-- PROVIDED TEXT --

* Begin *

BANGKOK: The president of Thailand’s rubber-stamp parliament on Friday said the body will hold “an extraordinary meeting” on November 29, heightening speculation that it is poised to proclaim Crown Prince Maha Vajiralongkorn king.
Vajiralongkorn is the named successor to King Bhumibol Adulyadej who died on October 13 aged 88, ending a seven-decade reign.
His father’s death plunged the kingdom into intense mourning.
It also prompted the Crown Prince to delay his proclamation as king in order to grieve with the nation, according to the junta that currently runs the country.
The timeline of his ascension to the throne is murky, with officials as well as the general public unwilling to take a punt on matters involving the monarchy—an institution protected by a tough lese majeste law.
But according to convention, the cabinet must put forward the new king’s name for parliamentary approval.
Then the assembly speaker has to formally invite the Crown Prince to become the monarch before proclaiming the new king to the public.
That process appears imminent, after junta leader Prayut Chan-O-Cha on Friday told reporters he would chair a cabinet get together on November 29, followed by a meeting of the National Legislative Assembly.

* End *

-- TO DO --
1. Reproduce the passage of the article on Thailand's royal succession from "It also prompted" up to and including "runs the country.".
2. In the article on Thailand's royal succession, at what age did King Bhumibol Adulyadej die?
The data below come from a separate source unrelated to the article on Thailand's royal succession.

-- GIVEN INFORMATION --
* Begin *

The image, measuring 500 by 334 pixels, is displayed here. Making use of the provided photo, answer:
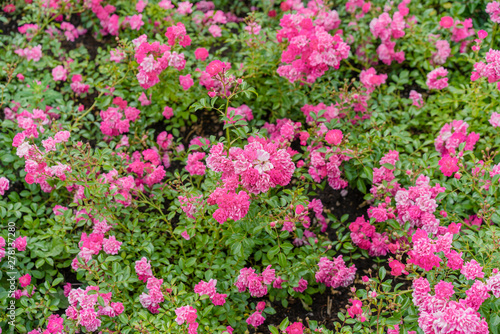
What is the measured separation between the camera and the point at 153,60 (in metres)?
2.72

* End *

-- SOLUTIONS TO THE PROBLEMS --
1.
It also prompted the Crown Prince to delay his proclamation as king in order to grieve with the nation, according to the junta that currently runs the country.

2. He died aged 88.